# [WHAT IS REQUIRED]
Each line of the data below from the one holding "New Zealand, site DW2_BCAMWT003_2023_1, 2023-02-12" to the one holding "common name: mule deer", inclusive, is to be reproduced exactly; no other line belongs in the answer.

# [GIVEN RECORDS]
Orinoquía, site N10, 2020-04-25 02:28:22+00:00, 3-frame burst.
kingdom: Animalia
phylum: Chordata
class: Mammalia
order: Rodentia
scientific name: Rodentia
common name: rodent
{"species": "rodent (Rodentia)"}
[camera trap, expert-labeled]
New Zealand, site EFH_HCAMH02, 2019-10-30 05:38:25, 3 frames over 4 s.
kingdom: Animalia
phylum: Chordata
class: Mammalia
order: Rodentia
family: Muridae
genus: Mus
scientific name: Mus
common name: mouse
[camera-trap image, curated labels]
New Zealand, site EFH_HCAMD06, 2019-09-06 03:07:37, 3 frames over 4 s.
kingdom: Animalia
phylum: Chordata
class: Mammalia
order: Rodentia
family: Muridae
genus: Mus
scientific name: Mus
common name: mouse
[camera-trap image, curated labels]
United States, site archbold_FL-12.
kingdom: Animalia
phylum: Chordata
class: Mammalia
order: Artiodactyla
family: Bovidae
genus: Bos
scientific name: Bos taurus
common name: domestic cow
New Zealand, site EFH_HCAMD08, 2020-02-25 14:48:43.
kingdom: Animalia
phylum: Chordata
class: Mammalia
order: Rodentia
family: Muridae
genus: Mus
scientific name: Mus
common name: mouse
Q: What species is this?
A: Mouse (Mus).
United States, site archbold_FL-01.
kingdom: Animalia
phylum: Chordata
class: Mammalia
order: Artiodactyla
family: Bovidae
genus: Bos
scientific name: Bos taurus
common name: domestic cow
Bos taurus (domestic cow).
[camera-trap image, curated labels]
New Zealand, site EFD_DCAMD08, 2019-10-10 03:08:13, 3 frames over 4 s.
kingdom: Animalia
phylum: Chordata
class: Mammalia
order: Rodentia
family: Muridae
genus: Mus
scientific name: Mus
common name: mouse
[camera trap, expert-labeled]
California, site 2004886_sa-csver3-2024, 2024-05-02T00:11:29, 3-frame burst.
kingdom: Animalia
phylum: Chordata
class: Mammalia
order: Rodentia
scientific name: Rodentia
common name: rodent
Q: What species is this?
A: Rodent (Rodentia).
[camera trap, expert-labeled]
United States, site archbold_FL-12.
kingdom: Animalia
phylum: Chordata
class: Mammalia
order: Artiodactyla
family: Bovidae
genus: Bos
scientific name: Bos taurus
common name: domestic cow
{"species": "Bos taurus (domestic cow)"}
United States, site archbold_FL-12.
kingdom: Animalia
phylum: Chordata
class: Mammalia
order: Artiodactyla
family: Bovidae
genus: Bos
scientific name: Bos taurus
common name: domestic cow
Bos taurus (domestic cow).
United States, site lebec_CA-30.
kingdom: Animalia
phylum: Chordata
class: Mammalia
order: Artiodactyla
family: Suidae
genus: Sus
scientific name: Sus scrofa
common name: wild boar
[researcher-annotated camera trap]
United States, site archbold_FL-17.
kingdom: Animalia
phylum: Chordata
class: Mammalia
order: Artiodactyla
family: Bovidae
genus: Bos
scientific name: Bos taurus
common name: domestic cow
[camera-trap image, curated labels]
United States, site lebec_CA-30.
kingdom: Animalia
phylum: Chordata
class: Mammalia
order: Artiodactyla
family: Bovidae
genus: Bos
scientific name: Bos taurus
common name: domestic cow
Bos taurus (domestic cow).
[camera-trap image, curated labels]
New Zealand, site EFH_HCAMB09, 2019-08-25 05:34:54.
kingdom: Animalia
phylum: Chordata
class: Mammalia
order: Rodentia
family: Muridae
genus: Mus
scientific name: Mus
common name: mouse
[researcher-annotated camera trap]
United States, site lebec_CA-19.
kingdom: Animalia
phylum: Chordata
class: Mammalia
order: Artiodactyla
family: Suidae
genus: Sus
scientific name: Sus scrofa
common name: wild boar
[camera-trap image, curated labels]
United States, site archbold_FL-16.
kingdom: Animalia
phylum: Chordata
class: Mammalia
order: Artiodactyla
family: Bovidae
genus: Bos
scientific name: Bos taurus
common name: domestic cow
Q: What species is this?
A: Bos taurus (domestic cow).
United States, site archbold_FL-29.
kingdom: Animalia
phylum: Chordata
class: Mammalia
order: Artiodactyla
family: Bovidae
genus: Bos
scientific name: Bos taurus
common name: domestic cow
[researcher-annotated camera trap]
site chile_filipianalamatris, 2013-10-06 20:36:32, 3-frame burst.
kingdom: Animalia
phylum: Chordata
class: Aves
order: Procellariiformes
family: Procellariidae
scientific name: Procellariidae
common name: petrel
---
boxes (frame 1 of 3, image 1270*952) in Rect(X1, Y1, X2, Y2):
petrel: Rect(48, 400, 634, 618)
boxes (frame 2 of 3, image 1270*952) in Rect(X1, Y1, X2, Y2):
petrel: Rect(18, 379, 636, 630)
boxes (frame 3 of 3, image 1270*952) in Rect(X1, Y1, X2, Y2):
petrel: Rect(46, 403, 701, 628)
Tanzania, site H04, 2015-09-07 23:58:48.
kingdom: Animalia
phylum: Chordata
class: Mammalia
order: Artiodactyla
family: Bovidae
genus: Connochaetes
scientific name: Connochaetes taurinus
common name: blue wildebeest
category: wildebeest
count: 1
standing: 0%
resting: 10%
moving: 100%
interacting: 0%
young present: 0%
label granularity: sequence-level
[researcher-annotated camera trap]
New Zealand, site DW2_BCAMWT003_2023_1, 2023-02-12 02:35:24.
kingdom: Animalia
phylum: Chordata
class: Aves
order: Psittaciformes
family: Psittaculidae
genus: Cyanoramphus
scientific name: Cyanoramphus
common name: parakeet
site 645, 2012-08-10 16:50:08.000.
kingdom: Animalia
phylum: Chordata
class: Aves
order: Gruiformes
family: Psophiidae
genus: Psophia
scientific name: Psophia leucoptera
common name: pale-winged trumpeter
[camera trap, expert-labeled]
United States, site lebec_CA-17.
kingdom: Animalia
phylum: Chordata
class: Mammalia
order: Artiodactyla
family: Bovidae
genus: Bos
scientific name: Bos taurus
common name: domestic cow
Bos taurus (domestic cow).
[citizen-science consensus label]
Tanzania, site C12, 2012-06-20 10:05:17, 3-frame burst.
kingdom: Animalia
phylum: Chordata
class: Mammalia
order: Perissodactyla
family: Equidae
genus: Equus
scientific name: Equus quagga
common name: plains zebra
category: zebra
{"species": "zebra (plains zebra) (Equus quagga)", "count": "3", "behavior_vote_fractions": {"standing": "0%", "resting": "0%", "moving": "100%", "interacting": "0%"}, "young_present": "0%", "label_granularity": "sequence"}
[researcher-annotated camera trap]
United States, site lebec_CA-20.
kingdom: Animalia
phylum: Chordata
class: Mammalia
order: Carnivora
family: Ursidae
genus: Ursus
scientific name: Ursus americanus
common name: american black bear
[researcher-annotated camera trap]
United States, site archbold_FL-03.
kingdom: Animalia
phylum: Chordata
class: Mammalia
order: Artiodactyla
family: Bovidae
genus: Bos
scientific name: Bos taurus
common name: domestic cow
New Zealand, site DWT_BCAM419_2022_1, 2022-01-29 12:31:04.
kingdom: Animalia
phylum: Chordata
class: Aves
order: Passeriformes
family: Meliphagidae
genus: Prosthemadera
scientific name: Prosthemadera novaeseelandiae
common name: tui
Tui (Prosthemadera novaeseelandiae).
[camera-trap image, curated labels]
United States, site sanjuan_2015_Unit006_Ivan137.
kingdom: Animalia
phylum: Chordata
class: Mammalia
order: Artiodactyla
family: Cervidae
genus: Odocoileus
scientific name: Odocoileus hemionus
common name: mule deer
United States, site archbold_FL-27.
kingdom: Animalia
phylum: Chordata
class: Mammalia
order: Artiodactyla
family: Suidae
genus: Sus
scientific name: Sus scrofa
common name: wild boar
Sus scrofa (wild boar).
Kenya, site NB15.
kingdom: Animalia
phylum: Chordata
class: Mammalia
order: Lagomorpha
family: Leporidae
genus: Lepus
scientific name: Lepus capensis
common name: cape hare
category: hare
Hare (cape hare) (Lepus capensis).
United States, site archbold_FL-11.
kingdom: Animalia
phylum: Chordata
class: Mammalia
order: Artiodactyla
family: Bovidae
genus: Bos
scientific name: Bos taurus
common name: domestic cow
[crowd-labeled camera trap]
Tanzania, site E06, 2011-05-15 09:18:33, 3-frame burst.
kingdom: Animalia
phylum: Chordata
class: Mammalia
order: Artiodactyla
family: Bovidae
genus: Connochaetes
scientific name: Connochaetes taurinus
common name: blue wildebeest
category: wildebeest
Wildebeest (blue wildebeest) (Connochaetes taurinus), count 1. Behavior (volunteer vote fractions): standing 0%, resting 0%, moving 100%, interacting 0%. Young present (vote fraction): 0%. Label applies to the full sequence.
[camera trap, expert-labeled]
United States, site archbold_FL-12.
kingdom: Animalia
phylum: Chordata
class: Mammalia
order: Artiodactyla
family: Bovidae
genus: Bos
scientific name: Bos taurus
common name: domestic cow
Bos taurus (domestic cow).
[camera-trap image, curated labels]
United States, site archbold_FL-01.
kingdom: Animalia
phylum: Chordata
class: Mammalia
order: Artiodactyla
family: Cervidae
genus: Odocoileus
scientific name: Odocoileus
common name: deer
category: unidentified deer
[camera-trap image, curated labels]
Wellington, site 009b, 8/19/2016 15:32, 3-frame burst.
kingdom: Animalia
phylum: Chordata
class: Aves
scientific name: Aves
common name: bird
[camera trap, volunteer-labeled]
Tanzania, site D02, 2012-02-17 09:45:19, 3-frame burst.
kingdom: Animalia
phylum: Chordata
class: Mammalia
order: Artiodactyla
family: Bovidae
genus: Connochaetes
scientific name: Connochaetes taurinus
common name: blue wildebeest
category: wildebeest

# [RESPONSE]
New Zealand, site DW2_BCAMWT003_2023_1, 2023-02-12 02:35:24.
kingdom: Animalia
phylum: Chordata
class: Aves
order: Psittaciformes
family: Psittaculidae
genus: Cyanoramphus
scientific name: Cyanoramphus
common name: parakeet
site 645, 2012-08-10 16:50:08.000.
kingdom: Animalia
phylum: Chordata
class: Aves
order: Gruiformes
family: Psophiidae
genus: Psophia
scientific name: Psophia leucoptera
common name: pale-winged trumpeter
[camera trap, expert-labeled]
United States, site lebec_CA-17.
kingdom: Animalia
phylum: Chordata
class: Mammalia
order: Artiodactyla
family: Bovidae
genus: Bos
scientific name: Bos taurus
common name: domestic cow
Bos taurus (domestic cow).
[citizen-science consensus label]
Tanzania, site C12, 2012-06-20 10:05:17, 3-frame burst.
kingdom: Animalia
phylum: Chordata
class: Mammalia
order: Perissodactyla
family: Equidae
genus: Equus
scientific name: Equus quagga
common name: plains zebra
category: zebra
{"species": "zebra (plains zebra) (Equus quagga)", "count": "3", "behavior_vote_fractions": {"standing": "0%", "resting": "0%", "moving": "100%", "interacting": "0%"}, "young_present": "0%", "label_granularity": "sequence"}
[researcher-annotated camera trap]
United States, site lebec_CA-20.
kingdom: Animalia
phylum: Chordata
class: Mammalia
order: Carnivora
family: Ursidae
genus: Ursus
scientific name: Ursus americanus
common name: american black bear
[researcher-annotated camera trap]
United States, site archbold_FL-03.
kingdom: Animalia
phylum: Chordata
class: Mammalia
order: Artiodactyla
family: Bovidae
genus: Bos
scientific name: Bos taurus
common name: domestic cow
New Zealand, site DWT_BCAM419_2022_1, 2022-01-29 12:31:04.
kingdom: Animalia
phylum: Chordata
class: Aves
order: Passeriformes
family: Meliphagidae
genus: Prosthemadera
scientific name: Prosthemadera novaeseelandiae
common name: tui
Tui (Prosthemadera novaeseelandiae).
[camera-trap image, curated labels]
United States, site sanjuan_2015_Unit006_Ivan137.
kingdom: Animalia
phylum: Chordata
class: Mammalia
order: Artiodactyla
family: Cervidae
genus: Odocoileus
scientific name: Odocoileus hemionus
common name: mule deer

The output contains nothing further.